I suspect there’s a fascinating story here, but nobody knows it yet.      


All of that said, I have on rare occasions observed naturally growing fig trees in the jungles of Meghalaya, though I don’t have the training to say whether they were of the elastica species of the ficus genus. If one does see a fig tree in the region that was not put there by human beings, most likely it will be growing high among the branches of another tree, sending roots whipping down around its host’s trunk until they embed themselves in the soil of the forest floor. 

The ficus trees of Meghalaya are naturally epiphytic, that is, they develop on the exterior of another plant, using the host organism as a kind of scaffold on which they collect sunlight, grow roots, and siphon off water and nutrients. Once the fig tree has taken hold in the higher branches of the already established plant, it rapidly grows at its host’s expense. In the jungle, where the taller trees block out the sun, this is an effective, if brutal, survival strategy. The host gradually dies even as the rubber tree develops into a kind of exo-skeleton around it. Hence the name sometimes applied to the plants: Strangler Figs.

▸ Data extract
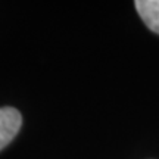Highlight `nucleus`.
Here are the masks:
<instances>
[{
	"label": "nucleus",
	"instance_id": "1",
	"mask_svg": "<svg viewBox=\"0 0 159 159\" xmlns=\"http://www.w3.org/2000/svg\"><path fill=\"white\" fill-rule=\"evenodd\" d=\"M22 125V116L19 111L11 106L0 108V150L16 137Z\"/></svg>",
	"mask_w": 159,
	"mask_h": 159
},
{
	"label": "nucleus",
	"instance_id": "2",
	"mask_svg": "<svg viewBox=\"0 0 159 159\" xmlns=\"http://www.w3.org/2000/svg\"><path fill=\"white\" fill-rule=\"evenodd\" d=\"M134 5L143 22L159 34V0H137Z\"/></svg>",
	"mask_w": 159,
	"mask_h": 159
}]
</instances>
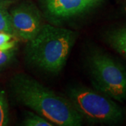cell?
Masks as SVG:
<instances>
[{"instance_id": "obj_1", "label": "cell", "mask_w": 126, "mask_h": 126, "mask_svg": "<svg viewBox=\"0 0 126 126\" xmlns=\"http://www.w3.org/2000/svg\"><path fill=\"white\" fill-rule=\"evenodd\" d=\"M16 100L44 117L54 125L79 126L83 118L68 98L60 96L32 77L20 73L11 80Z\"/></svg>"}, {"instance_id": "obj_2", "label": "cell", "mask_w": 126, "mask_h": 126, "mask_svg": "<svg viewBox=\"0 0 126 126\" xmlns=\"http://www.w3.org/2000/svg\"><path fill=\"white\" fill-rule=\"evenodd\" d=\"M76 39L75 32L43 25L36 36L29 41L26 49L27 59L42 70L58 73L64 67Z\"/></svg>"}, {"instance_id": "obj_3", "label": "cell", "mask_w": 126, "mask_h": 126, "mask_svg": "<svg viewBox=\"0 0 126 126\" xmlns=\"http://www.w3.org/2000/svg\"><path fill=\"white\" fill-rule=\"evenodd\" d=\"M67 97L83 120L90 123L116 124L125 118L124 109L99 91L85 86H73L67 90Z\"/></svg>"}, {"instance_id": "obj_4", "label": "cell", "mask_w": 126, "mask_h": 126, "mask_svg": "<svg viewBox=\"0 0 126 126\" xmlns=\"http://www.w3.org/2000/svg\"><path fill=\"white\" fill-rule=\"evenodd\" d=\"M91 80L101 93L118 102L126 99V69L109 55L95 52L88 60Z\"/></svg>"}, {"instance_id": "obj_5", "label": "cell", "mask_w": 126, "mask_h": 126, "mask_svg": "<svg viewBox=\"0 0 126 126\" xmlns=\"http://www.w3.org/2000/svg\"><path fill=\"white\" fill-rule=\"evenodd\" d=\"M15 36L31 41L40 31L42 20L39 10L30 1H23L10 12Z\"/></svg>"}, {"instance_id": "obj_6", "label": "cell", "mask_w": 126, "mask_h": 126, "mask_svg": "<svg viewBox=\"0 0 126 126\" xmlns=\"http://www.w3.org/2000/svg\"><path fill=\"white\" fill-rule=\"evenodd\" d=\"M97 0H46V6L52 16L69 18L83 13Z\"/></svg>"}, {"instance_id": "obj_7", "label": "cell", "mask_w": 126, "mask_h": 126, "mask_svg": "<svg viewBox=\"0 0 126 126\" xmlns=\"http://www.w3.org/2000/svg\"><path fill=\"white\" fill-rule=\"evenodd\" d=\"M107 39L109 45L126 59V25L109 32Z\"/></svg>"}, {"instance_id": "obj_8", "label": "cell", "mask_w": 126, "mask_h": 126, "mask_svg": "<svg viewBox=\"0 0 126 126\" xmlns=\"http://www.w3.org/2000/svg\"><path fill=\"white\" fill-rule=\"evenodd\" d=\"M23 124L26 126H53L54 124L36 113L27 111Z\"/></svg>"}, {"instance_id": "obj_9", "label": "cell", "mask_w": 126, "mask_h": 126, "mask_svg": "<svg viewBox=\"0 0 126 126\" xmlns=\"http://www.w3.org/2000/svg\"><path fill=\"white\" fill-rule=\"evenodd\" d=\"M0 32H4L14 34L12 27L11 16L4 6H0Z\"/></svg>"}, {"instance_id": "obj_10", "label": "cell", "mask_w": 126, "mask_h": 126, "mask_svg": "<svg viewBox=\"0 0 126 126\" xmlns=\"http://www.w3.org/2000/svg\"><path fill=\"white\" fill-rule=\"evenodd\" d=\"M9 120V104L6 93L4 91L0 90V126H6Z\"/></svg>"}, {"instance_id": "obj_11", "label": "cell", "mask_w": 126, "mask_h": 126, "mask_svg": "<svg viewBox=\"0 0 126 126\" xmlns=\"http://www.w3.org/2000/svg\"><path fill=\"white\" fill-rule=\"evenodd\" d=\"M17 41L15 38V35L0 32V50H9L15 48Z\"/></svg>"}, {"instance_id": "obj_12", "label": "cell", "mask_w": 126, "mask_h": 126, "mask_svg": "<svg viewBox=\"0 0 126 126\" xmlns=\"http://www.w3.org/2000/svg\"><path fill=\"white\" fill-rule=\"evenodd\" d=\"M15 55V48L9 50H0V72L13 62Z\"/></svg>"}, {"instance_id": "obj_13", "label": "cell", "mask_w": 126, "mask_h": 126, "mask_svg": "<svg viewBox=\"0 0 126 126\" xmlns=\"http://www.w3.org/2000/svg\"><path fill=\"white\" fill-rule=\"evenodd\" d=\"M13 0H0V6H4L11 3Z\"/></svg>"}]
</instances>
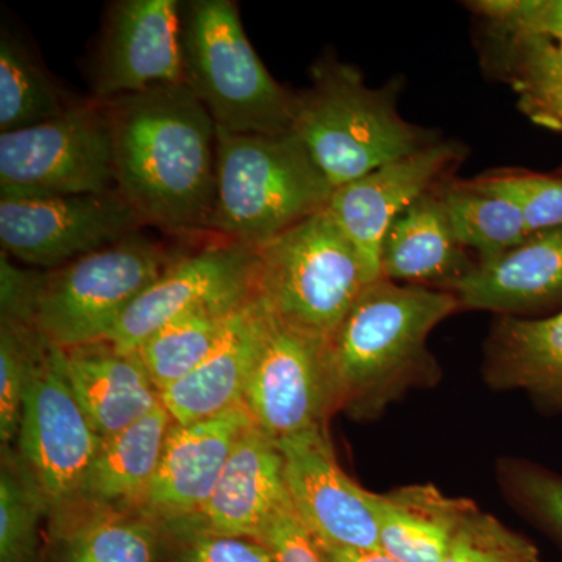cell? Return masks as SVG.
Listing matches in <instances>:
<instances>
[{"label":"cell","instance_id":"obj_38","mask_svg":"<svg viewBox=\"0 0 562 562\" xmlns=\"http://www.w3.org/2000/svg\"><path fill=\"white\" fill-rule=\"evenodd\" d=\"M44 273L21 269L9 255L0 257V317L35 325L36 302Z\"/></svg>","mask_w":562,"mask_h":562},{"label":"cell","instance_id":"obj_23","mask_svg":"<svg viewBox=\"0 0 562 562\" xmlns=\"http://www.w3.org/2000/svg\"><path fill=\"white\" fill-rule=\"evenodd\" d=\"M171 425V416L161 405L131 427L103 438L81 486L77 508L139 512L160 464Z\"/></svg>","mask_w":562,"mask_h":562},{"label":"cell","instance_id":"obj_33","mask_svg":"<svg viewBox=\"0 0 562 562\" xmlns=\"http://www.w3.org/2000/svg\"><path fill=\"white\" fill-rule=\"evenodd\" d=\"M482 179L513 199L522 211L528 232L562 228V177L506 169L482 176Z\"/></svg>","mask_w":562,"mask_h":562},{"label":"cell","instance_id":"obj_19","mask_svg":"<svg viewBox=\"0 0 562 562\" xmlns=\"http://www.w3.org/2000/svg\"><path fill=\"white\" fill-rule=\"evenodd\" d=\"M482 376L492 391H520L539 412L562 414V310L542 319L497 316Z\"/></svg>","mask_w":562,"mask_h":562},{"label":"cell","instance_id":"obj_28","mask_svg":"<svg viewBox=\"0 0 562 562\" xmlns=\"http://www.w3.org/2000/svg\"><path fill=\"white\" fill-rule=\"evenodd\" d=\"M247 302L190 310L140 344L136 351L158 390L165 391L194 371L220 344L233 317Z\"/></svg>","mask_w":562,"mask_h":562},{"label":"cell","instance_id":"obj_17","mask_svg":"<svg viewBox=\"0 0 562 562\" xmlns=\"http://www.w3.org/2000/svg\"><path fill=\"white\" fill-rule=\"evenodd\" d=\"M250 427L254 424L243 405L191 424L172 422L139 513L161 525L198 512L213 494L236 443Z\"/></svg>","mask_w":562,"mask_h":562},{"label":"cell","instance_id":"obj_14","mask_svg":"<svg viewBox=\"0 0 562 562\" xmlns=\"http://www.w3.org/2000/svg\"><path fill=\"white\" fill-rule=\"evenodd\" d=\"M181 3L121 0L110 7L94 65L99 102L154 88L184 85Z\"/></svg>","mask_w":562,"mask_h":562},{"label":"cell","instance_id":"obj_27","mask_svg":"<svg viewBox=\"0 0 562 562\" xmlns=\"http://www.w3.org/2000/svg\"><path fill=\"white\" fill-rule=\"evenodd\" d=\"M439 195L458 243L475 251L476 261H490L531 235L519 206L482 177L442 184Z\"/></svg>","mask_w":562,"mask_h":562},{"label":"cell","instance_id":"obj_16","mask_svg":"<svg viewBox=\"0 0 562 562\" xmlns=\"http://www.w3.org/2000/svg\"><path fill=\"white\" fill-rule=\"evenodd\" d=\"M288 501L279 446L250 427L236 443L209 501L190 516L158 527L162 535H217L257 541L269 517Z\"/></svg>","mask_w":562,"mask_h":562},{"label":"cell","instance_id":"obj_2","mask_svg":"<svg viewBox=\"0 0 562 562\" xmlns=\"http://www.w3.org/2000/svg\"><path fill=\"white\" fill-rule=\"evenodd\" d=\"M460 310L449 291L383 277L368 284L325 341L335 413L379 420L408 392L436 386L442 369L428 339Z\"/></svg>","mask_w":562,"mask_h":562},{"label":"cell","instance_id":"obj_15","mask_svg":"<svg viewBox=\"0 0 562 562\" xmlns=\"http://www.w3.org/2000/svg\"><path fill=\"white\" fill-rule=\"evenodd\" d=\"M460 158L458 144L435 140L333 191L328 213L360 254L372 281L382 279L380 250L392 222L441 188Z\"/></svg>","mask_w":562,"mask_h":562},{"label":"cell","instance_id":"obj_29","mask_svg":"<svg viewBox=\"0 0 562 562\" xmlns=\"http://www.w3.org/2000/svg\"><path fill=\"white\" fill-rule=\"evenodd\" d=\"M18 33H0V132L33 127L72 106Z\"/></svg>","mask_w":562,"mask_h":562},{"label":"cell","instance_id":"obj_6","mask_svg":"<svg viewBox=\"0 0 562 562\" xmlns=\"http://www.w3.org/2000/svg\"><path fill=\"white\" fill-rule=\"evenodd\" d=\"M371 283L360 254L327 209L257 249L255 297L283 324L322 341Z\"/></svg>","mask_w":562,"mask_h":562},{"label":"cell","instance_id":"obj_30","mask_svg":"<svg viewBox=\"0 0 562 562\" xmlns=\"http://www.w3.org/2000/svg\"><path fill=\"white\" fill-rule=\"evenodd\" d=\"M49 517L43 492L14 447H2L0 468V562H41L40 524Z\"/></svg>","mask_w":562,"mask_h":562},{"label":"cell","instance_id":"obj_4","mask_svg":"<svg viewBox=\"0 0 562 562\" xmlns=\"http://www.w3.org/2000/svg\"><path fill=\"white\" fill-rule=\"evenodd\" d=\"M216 205L209 232L258 249L327 209L333 187L294 133L217 128Z\"/></svg>","mask_w":562,"mask_h":562},{"label":"cell","instance_id":"obj_1","mask_svg":"<svg viewBox=\"0 0 562 562\" xmlns=\"http://www.w3.org/2000/svg\"><path fill=\"white\" fill-rule=\"evenodd\" d=\"M116 190L144 224L209 232L216 205L217 127L187 85L105 102Z\"/></svg>","mask_w":562,"mask_h":562},{"label":"cell","instance_id":"obj_34","mask_svg":"<svg viewBox=\"0 0 562 562\" xmlns=\"http://www.w3.org/2000/svg\"><path fill=\"white\" fill-rule=\"evenodd\" d=\"M525 541L473 506L441 562H514Z\"/></svg>","mask_w":562,"mask_h":562},{"label":"cell","instance_id":"obj_25","mask_svg":"<svg viewBox=\"0 0 562 562\" xmlns=\"http://www.w3.org/2000/svg\"><path fill=\"white\" fill-rule=\"evenodd\" d=\"M484 57L536 124L562 132V36L516 33L486 25Z\"/></svg>","mask_w":562,"mask_h":562},{"label":"cell","instance_id":"obj_37","mask_svg":"<svg viewBox=\"0 0 562 562\" xmlns=\"http://www.w3.org/2000/svg\"><path fill=\"white\" fill-rule=\"evenodd\" d=\"M257 541L271 550L277 562H325L316 539L299 519L291 501L269 517Z\"/></svg>","mask_w":562,"mask_h":562},{"label":"cell","instance_id":"obj_11","mask_svg":"<svg viewBox=\"0 0 562 562\" xmlns=\"http://www.w3.org/2000/svg\"><path fill=\"white\" fill-rule=\"evenodd\" d=\"M257 353L241 405L273 442L327 427L335 413L325 341L297 331L262 306Z\"/></svg>","mask_w":562,"mask_h":562},{"label":"cell","instance_id":"obj_8","mask_svg":"<svg viewBox=\"0 0 562 562\" xmlns=\"http://www.w3.org/2000/svg\"><path fill=\"white\" fill-rule=\"evenodd\" d=\"M116 190L105 102L74 103L61 116L0 133V194H102Z\"/></svg>","mask_w":562,"mask_h":562},{"label":"cell","instance_id":"obj_12","mask_svg":"<svg viewBox=\"0 0 562 562\" xmlns=\"http://www.w3.org/2000/svg\"><path fill=\"white\" fill-rule=\"evenodd\" d=\"M292 508L314 539L353 550L380 549L375 492L353 482L339 465L328 427L277 442Z\"/></svg>","mask_w":562,"mask_h":562},{"label":"cell","instance_id":"obj_31","mask_svg":"<svg viewBox=\"0 0 562 562\" xmlns=\"http://www.w3.org/2000/svg\"><path fill=\"white\" fill-rule=\"evenodd\" d=\"M495 482L513 512L562 543L561 473L527 458L502 457Z\"/></svg>","mask_w":562,"mask_h":562},{"label":"cell","instance_id":"obj_3","mask_svg":"<svg viewBox=\"0 0 562 562\" xmlns=\"http://www.w3.org/2000/svg\"><path fill=\"white\" fill-rule=\"evenodd\" d=\"M394 87H368L353 66L324 57L312 87L295 94L292 133L302 140L333 190L435 143L403 120Z\"/></svg>","mask_w":562,"mask_h":562},{"label":"cell","instance_id":"obj_13","mask_svg":"<svg viewBox=\"0 0 562 562\" xmlns=\"http://www.w3.org/2000/svg\"><path fill=\"white\" fill-rule=\"evenodd\" d=\"M255 273L257 249L231 239L176 258L132 303L106 339L117 349L136 351L158 328L190 310L250 301Z\"/></svg>","mask_w":562,"mask_h":562},{"label":"cell","instance_id":"obj_32","mask_svg":"<svg viewBox=\"0 0 562 562\" xmlns=\"http://www.w3.org/2000/svg\"><path fill=\"white\" fill-rule=\"evenodd\" d=\"M49 341L25 322L0 317V442L14 447L33 369Z\"/></svg>","mask_w":562,"mask_h":562},{"label":"cell","instance_id":"obj_21","mask_svg":"<svg viewBox=\"0 0 562 562\" xmlns=\"http://www.w3.org/2000/svg\"><path fill=\"white\" fill-rule=\"evenodd\" d=\"M439 190L392 222L380 250L383 279L449 291L475 266L454 236Z\"/></svg>","mask_w":562,"mask_h":562},{"label":"cell","instance_id":"obj_18","mask_svg":"<svg viewBox=\"0 0 562 562\" xmlns=\"http://www.w3.org/2000/svg\"><path fill=\"white\" fill-rule=\"evenodd\" d=\"M461 310L524 317L562 303V228L531 233L450 288Z\"/></svg>","mask_w":562,"mask_h":562},{"label":"cell","instance_id":"obj_10","mask_svg":"<svg viewBox=\"0 0 562 562\" xmlns=\"http://www.w3.org/2000/svg\"><path fill=\"white\" fill-rule=\"evenodd\" d=\"M144 221L120 191L102 194H0L3 254L57 269L138 233Z\"/></svg>","mask_w":562,"mask_h":562},{"label":"cell","instance_id":"obj_35","mask_svg":"<svg viewBox=\"0 0 562 562\" xmlns=\"http://www.w3.org/2000/svg\"><path fill=\"white\" fill-rule=\"evenodd\" d=\"M166 562H277L271 550L249 538L217 535H162Z\"/></svg>","mask_w":562,"mask_h":562},{"label":"cell","instance_id":"obj_9","mask_svg":"<svg viewBox=\"0 0 562 562\" xmlns=\"http://www.w3.org/2000/svg\"><path fill=\"white\" fill-rule=\"evenodd\" d=\"M102 441L70 387L65 350L49 342L33 369L14 443L46 498L49 520L77 508Z\"/></svg>","mask_w":562,"mask_h":562},{"label":"cell","instance_id":"obj_26","mask_svg":"<svg viewBox=\"0 0 562 562\" xmlns=\"http://www.w3.org/2000/svg\"><path fill=\"white\" fill-rule=\"evenodd\" d=\"M58 562H157L161 531L139 512L79 506L50 519Z\"/></svg>","mask_w":562,"mask_h":562},{"label":"cell","instance_id":"obj_5","mask_svg":"<svg viewBox=\"0 0 562 562\" xmlns=\"http://www.w3.org/2000/svg\"><path fill=\"white\" fill-rule=\"evenodd\" d=\"M184 85L221 131L292 132L295 94L273 79L244 31L238 3L194 0L181 7Z\"/></svg>","mask_w":562,"mask_h":562},{"label":"cell","instance_id":"obj_39","mask_svg":"<svg viewBox=\"0 0 562 562\" xmlns=\"http://www.w3.org/2000/svg\"><path fill=\"white\" fill-rule=\"evenodd\" d=\"M317 542V541H316ZM325 562H398L383 550H353L317 542Z\"/></svg>","mask_w":562,"mask_h":562},{"label":"cell","instance_id":"obj_20","mask_svg":"<svg viewBox=\"0 0 562 562\" xmlns=\"http://www.w3.org/2000/svg\"><path fill=\"white\" fill-rule=\"evenodd\" d=\"M65 362L70 387L102 438L161 406V391L138 351L121 350L102 339L66 349Z\"/></svg>","mask_w":562,"mask_h":562},{"label":"cell","instance_id":"obj_36","mask_svg":"<svg viewBox=\"0 0 562 562\" xmlns=\"http://www.w3.org/2000/svg\"><path fill=\"white\" fill-rule=\"evenodd\" d=\"M468 5L491 27L554 38L562 36V0H476Z\"/></svg>","mask_w":562,"mask_h":562},{"label":"cell","instance_id":"obj_7","mask_svg":"<svg viewBox=\"0 0 562 562\" xmlns=\"http://www.w3.org/2000/svg\"><path fill=\"white\" fill-rule=\"evenodd\" d=\"M176 258L138 233L44 273L35 327L60 349L109 338Z\"/></svg>","mask_w":562,"mask_h":562},{"label":"cell","instance_id":"obj_22","mask_svg":"<svg viewBox=\"0 0 562 562\" xmlns=\"http://www.w3.org/2000/svg\"><path fill=\"white\" fill-rule=\"evenodd\" d=\"M262 305L251 299L233 317L220 344L187 376L161 392L176 424H191L241 405L262 325Z\"/></svg>","mask_w":562,"mask_h":562},{"label":"cell","instance_id":"obj_40","mask_svg":"<svg viewBox=\"0 0 562 562\" xmlns=\"http://www.w3.org/2000/svg\"><path fill=\"white\" fill-rule=\"evenodd\" d=\"M514 562H538V557H536L535 549H532L530 543H524L522 549L519 550Z\"/></svg>","mask_w":562,"mask_h":562},{"label":"cell","instance_id":"obj_24","mask_svg":"<svg viewBox=\"0 0 562 562\" xmlns=\"http://www.w3.org/2000/svg\"><path fill=\"white\" fill-rule=\"evenodd\" d=\"M473 506L432 484L376 494L380 549L398 562H441Z\"/></svg>","mask_w":562,"mask_h":562}]
</instances>
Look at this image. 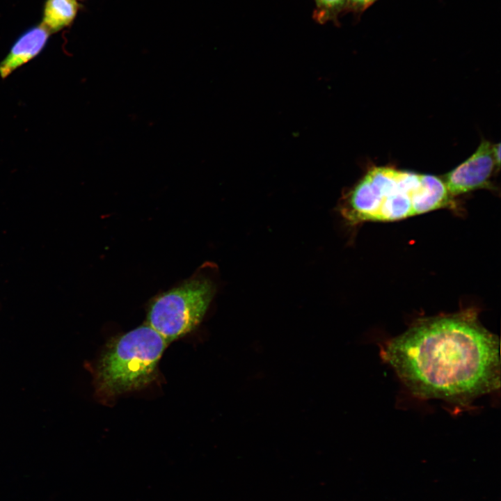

▸ Instructions
**1.** According to the passage on Meghalaya's fig trees, what name is sometimes given to these plants?
**2.** From the passage on Meghalaya's fig trees, reproduce the words from "I suspect there’s" to "the forest floor." verbatim.
**3.** Write what follows next in the passage on Meghalaya's fig trees, picking up after its final sentence.

▸ Expected answers
**1.** Strangler Figs.

**2.**
I suspect there’s a fascinating story here, but nobody knows it yet.      


All of that said, I have on rare occasions observed naturally growing fig trees in the jungles of Meghalaya, though I don’t have the training to say whether they were of the elastica species of the ficus genus. If one does see a fig tree in the region that was not put there by human beings, most likely it will be growing high among the branches of another tree, sending roots whipping down around its host’s trunk until they embed themselves in the soil of the forest floor.

**3.**
The Mystery Tree of Mawpdai was thus a very striking example of a Strangler Fig. Here, the epiphyte had grown completely around its host, but had then gone a step further, molding itself into the shape of the plant it had gradually murdered. The original tree had long-since rotted away, but the ficus had developed enough that it was now free standing, though hollow.

Walking to the base of the tree, which was still covered in the little self-proclaimed Khasi monkeys, it was clear that this was an entirely natural occurrence and not an example of living architecture. But I wasn’t disappointed.


Several large rubber roots plunged into the red dirt where the base of the tubular ficus trunk met the ground. It was possible for me to fit between these and then look up the hollow interior of the tree. A circular shaft rose over thirty meters to a little ring of light high in the forest canopy. This was ribbed with hundreds of roots which had, decades ago, whipped around and around the outside of the now long dead host tree.

 The kids all climbed back into the shaft, squeezing through openings in the side. My view of the circle of light at the top was now obscured by little Khasis staring down at me.

“Climb up!” demanded Frankie.

It looked like a lot of work, but then again, this was not something one got the chance to do every day.

With my back pressed against one side of the shaft and my legs and arms pushing against the other, I lifted myself up through the middle of the tree. The experience was like navigating a vertical cave passage that was also way up in the sky.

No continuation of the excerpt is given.